The proposal by the Scottish Government “would allow people to ‘self-declare’ their own gender, removing the need for a medical diagnosis, to obtain a gender recognition certificate”.

They also want to lower the age of self-identification and treatment to include 16 and 17 year olds.

However, the EHRC said it now believed that the “established legal concept of sex”, coupled with protections against discrimination for transgender people, struck the “correct balanced legal framework” that “protects everyone”.

Pro-trans groups are outraged while many women’s groups are championing the calls for the proposal to be abandoned.

Susan Smith, a director of the For Women Scotland group, said: “We are delighted that the EHRC agrees that the views of so many women are, after all, valid.  

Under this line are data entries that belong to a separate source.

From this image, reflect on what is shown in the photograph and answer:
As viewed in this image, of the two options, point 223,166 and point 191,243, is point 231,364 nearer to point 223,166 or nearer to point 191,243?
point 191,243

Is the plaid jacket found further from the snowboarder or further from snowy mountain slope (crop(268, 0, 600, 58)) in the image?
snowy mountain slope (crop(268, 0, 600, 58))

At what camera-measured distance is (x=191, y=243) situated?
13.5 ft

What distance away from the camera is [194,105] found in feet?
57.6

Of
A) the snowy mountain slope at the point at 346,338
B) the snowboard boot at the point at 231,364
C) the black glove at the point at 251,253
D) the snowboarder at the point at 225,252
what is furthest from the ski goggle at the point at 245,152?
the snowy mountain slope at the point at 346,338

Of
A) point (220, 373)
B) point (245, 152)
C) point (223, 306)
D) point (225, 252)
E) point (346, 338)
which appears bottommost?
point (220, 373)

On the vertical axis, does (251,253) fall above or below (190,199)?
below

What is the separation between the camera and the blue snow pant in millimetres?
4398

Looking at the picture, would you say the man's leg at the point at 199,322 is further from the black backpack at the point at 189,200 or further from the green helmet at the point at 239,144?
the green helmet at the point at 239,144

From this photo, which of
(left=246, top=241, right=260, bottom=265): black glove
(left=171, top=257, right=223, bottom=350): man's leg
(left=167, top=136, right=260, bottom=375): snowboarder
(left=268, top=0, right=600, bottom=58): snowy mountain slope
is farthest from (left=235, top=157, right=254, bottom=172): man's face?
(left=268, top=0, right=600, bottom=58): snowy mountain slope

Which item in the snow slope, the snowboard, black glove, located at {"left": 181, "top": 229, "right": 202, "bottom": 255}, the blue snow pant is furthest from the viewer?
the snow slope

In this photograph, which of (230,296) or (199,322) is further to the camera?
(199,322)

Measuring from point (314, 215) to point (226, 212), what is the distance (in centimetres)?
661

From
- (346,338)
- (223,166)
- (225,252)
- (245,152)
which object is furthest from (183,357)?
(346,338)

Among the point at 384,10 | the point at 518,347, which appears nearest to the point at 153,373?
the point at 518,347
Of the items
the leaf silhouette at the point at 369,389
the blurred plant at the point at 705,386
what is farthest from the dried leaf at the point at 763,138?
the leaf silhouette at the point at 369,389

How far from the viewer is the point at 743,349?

“We only wish that the Scottish Government had taken the time to engage thoroughly and in good faith at the start of the process rather than simply relying on their funded groups and failing to engage with opposing views.”

The Scottish Government said they will consider the views of the EHRC.

Binary spokeswoman, Kirralie Smith, agreed the proposal must be abandoned.

“Women and children deserve protections under law,” she said.

“Self-identification proposals make it possible for males to access women’s spaces and services in ways that put women at risk. Self-identification for males who appropriate womanhood is not fair or safe for women.

“Lowering the age of access to treatments and identification for children is fraught with risk and may do untold harm to minors. This proposal must be abandoned in its entirety.”